Смерть Ташчайнара, смерть волчицы, смерть Базарбая, смерть Эрназара, смерть Кенджеша — окончанье «Плахи» переполнено смертями. Но если говорить по совести, то только одна смерть и запомнилась мне — смерть Базарбая. Этот взрыв был неумолим. Бостон должен был его убить. Он должен был так поступить, потому что не мог больше терпеть издевательств Базарбая и сам факт его существования на земле и потому что он обязан был бросить вызов философии Авдия Каллистратова, который бы никогда не поступил так на его месте.
Он преступил заповедь «не убий» и тем самым, совершив суд над человеком- зверем, преступил и нравственный закон, согласно которому жизнью человека распоряжается только Бог. Если б Айтматов остановился только на этой смерти, то какие-то концы его романа-манифеста связались бы, тезис вошел бы в соприкосновение с антитезисом, но он решил разом вырезать в романе всех, и оттого нити не связались, роман не состоялся как роман.
Об этом грехе и ответственности за чужую погубленную жизнь и размышляет в восьмидесятые годы Агеев, которого никто ни в чем не винит, не обвиняет. Винит и обвиняет его только собственная совесть.

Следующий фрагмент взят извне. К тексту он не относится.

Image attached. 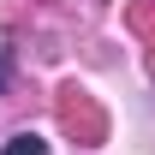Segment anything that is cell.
Returning <instances> with one entry per match:
<instances>
[{"instance_id":"6da1fadb","label":"cell","mask_w":155,"mask_h":155,"mask_svg":"<svg viewBox=\"0 0 155 155\" xmlns=\"http://www.w3.org/2000/svg\"><path fill=\"white\" fill-rule=\"evenodd\" d=\"M0 155H48V137L42 131H12L6 143H0Z\"/></svg>"},{"instance_id":"7a4b0ae2","label":"cell","mask_w":155,"mask_h":155,"mask_svg":"<svg viewBox=\"0 0 155 155\" xmlns=\"http://www.w3.org/2000/svg\"><path fill=\"white\" fill-rule=\"evenodd\" d=\"M6 72H12V54H6V48H0V84H6Z\"/></svg>"}]
</instances>
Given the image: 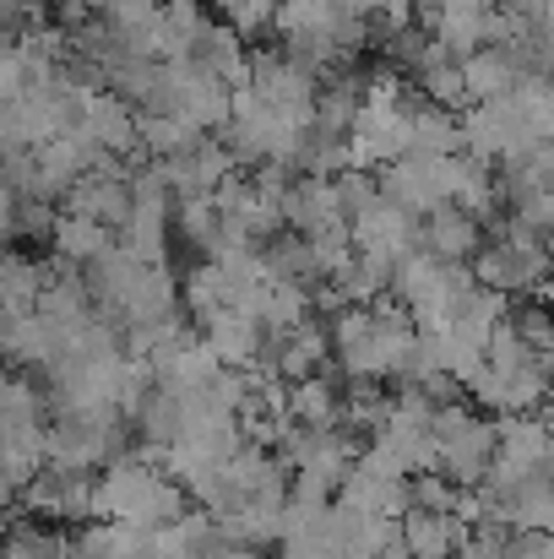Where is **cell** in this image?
<instances>
[{
  "label": "cell",
  "mask_w": 554,
  "mask_h": 559,
  "mask_svg": "<svg viewBox=\"0 0 554 559\" xmlns=\"http://www.w3.org/2000/svg\"><path fill=\"white\" fill-rule=\"evenodd\" d=\"M435 467H440V478H451L457 489L484 484L490 467H495V424L473 418V413L457 407V402L435 407Z\"/></svg>",
  "instance_id": "1"
},
{
  "label": "cell",
  "mask_w": 554,
  "mask_h": 559,
  "mask_svg": "<svg viewBox=\"0 0 554 559\" xmlns=\"http://www.w3.org/2000/svg\"><path fill=\"white\" fill-rule=\"evenodd\" d=\"M354 245L359 255H375V261H402L413 255V212H402L397 201L375 195L365 212H354Z\"/></svg>",
  "instance_id": "2"
},
{
  "label": "cell",
  "mask_w": 554,
  "mask_h": 559,
  "mask_svg": "<svg viewBox=\"0 0 554 559\" xmlns=\"http://www.w3.org/2000/svg\"><path fill=\"white\" fill-rule=\"evenodd\" d=\"M397 538H402L408 559H457L468 549L473 527H462L457 516H435V511H419V506H413V511L397 522Z\"/></svg>",
  "instance_id": "3"
},
{
  "label": "cell",
  "mask_w": 554,
  "mask_h": 559,
  "mask_svg": "<svg viewBox=\"0 0 554 559\" xmlns=\"http://www.w3.org/2000/svg\"><path fill=\"white\" fill-rule=\"evenodd\" d=\"M424 250L435 255V261H468L473 250H479V217H468L462 206H435L429 212V223H424Z\"/></svg>",
  "instance_id": "4"
},
{
  "label": "cell",
  "mask_w": 554,
  "mask_h": 559,
  "mask_svg": "<svg viewBox=\"0 0 554 559\" xmlns=\"http://www.w3.org/2000/svg\"><path fill=\"white\" fill-rule=\"evenodd\" d=\"M327 348H332V337L321 332V326H294V332H278V359H272V370L283 374V380H316L321 374V359H327Z\"/></svg>",
  "instance_id": "5"
},
{
  "label": "cell",
  "mask_w": 554,
  "mask_h": 559,
  "mask_svg": "<svg viewBox=\"0 0 554 559\" xmlns=\"http://www.w3.org/2000/svg\"><path fill=\"white\" fill-rule=\"evenodd\" d=\"M207 348L228 365H250L261 354V321L256 316H239V310H223L207 321Z\"/></svg>",
  "instance_id": "6"
},
{
  "label": "cell",
  "mask_w": 554,
  "mask_h": 559,
  "mask_svg": "<svg viewBox=\"0 0 554 559\" xmlns=\"http://www.w3.org/2000/svg\"><path fill=\"white\" fill-rule=\"evenodd\" d=\"M462 87H468V98H479V104L506 98V93L517 87V66H511V55H500V49L468 55V66H462Z\"/></svg>",
  "instance_id": "7"
},
{
  "label": "cell",
  "mask_w": 554,
  "mask_h": 559,
  "mask_svg": "<svg viewBox=\"0 0 554 559\" xmlns=\"http://www.w3.org/2000/svg\"><path fill=\"white\" fill-rule=\"evenodd\" d=\"M506 559H554V533H517Z\"/></svg>",
  "instance_id": "8"
}]
</instances>
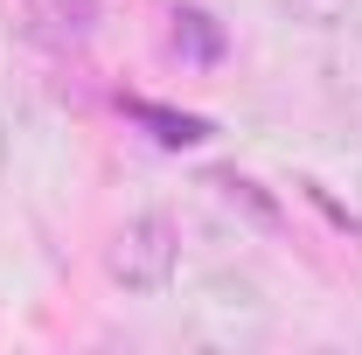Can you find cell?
<instances>
[{"instance_id": "3957f363", "label": "cell", "mask_w": 362, "mask_h": 355, "mask_svg": "<svg viewBox=\"0 0 362 355\" xmlns=\"http://www.w3.org/2000/svg\"><path fill=\"white\" fill-rule=\"evenodd\" d=\"M327 91L349 98V112H362V35H349V49L327 56Z\"/></svg>"}, {"instance_id": "7a4b0ae2", "label": "cell", "mask_w": 362, "mask_h": 355, "mask_svg": "<svg viewBox=\"0 0 362 355\" xmlns=\"http://www.w3.org/2000/svg\"><path fill=\"white\" fill-rule=\"evenodd\" d=\"M195 313H202V320H230L223 342H237V334H258V327H265V300H258V286H251V279H230V272L202 279V300H195Z\"/></svg>"}, {"instance_id": "6da1fadb", "label": "cell", "mask_w": 362, "mask_h": 355, "mask_svg": "<svg viewBox=\"0 0 362 355\" xmlns=\"http://www.w3.org/2000/svg\"><path fill=\"white\" fill-rule=\"evenodd\" d=\"M175 272H181V230H175V216H160V209H133V216L105 237V279H112L119 293H133V300L168 293Z\"/></svg>"}, {"instance_id": "5b68a950", "label": "cell", "mask_w": 362, "mask_h": 355, "mask_svg": "<svg viewBox=\"0 0 362 355\" xmlns=\"http://www.w3.org/2000/svg\"><path fill=\"white\" fill-rule=\"evenodd\" d=\"M0 175H7V119H0Z\"/></svg>"}, {"instance_id": "277c9868", "label": "cell", "mask_w": 362, "mask_h": 355, "mask_svg": "<svg viewBox=\"0 0 362 355\" xmlns=\"http://www.w3.org/2000/svg\"><path fill=\"white\" fill-rule=\"evenodd\" d=\"M279 7H286V21H300V28H320V35L349 28V14H356V0H279Z\"/></svg>"}]
</instances>
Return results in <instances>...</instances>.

Агеев перерывает почти весь карьер и ничего не находит. Он уезжает из поселка; где он когда-то прятался от немцев в годы войны и где произошла эта трагическая история, с сомнениями. Он не знает, жива или нет эта женщина, и он не знает, наказал он себя или нет — боль сжимает его сердце, и слезы стоят в его глазах.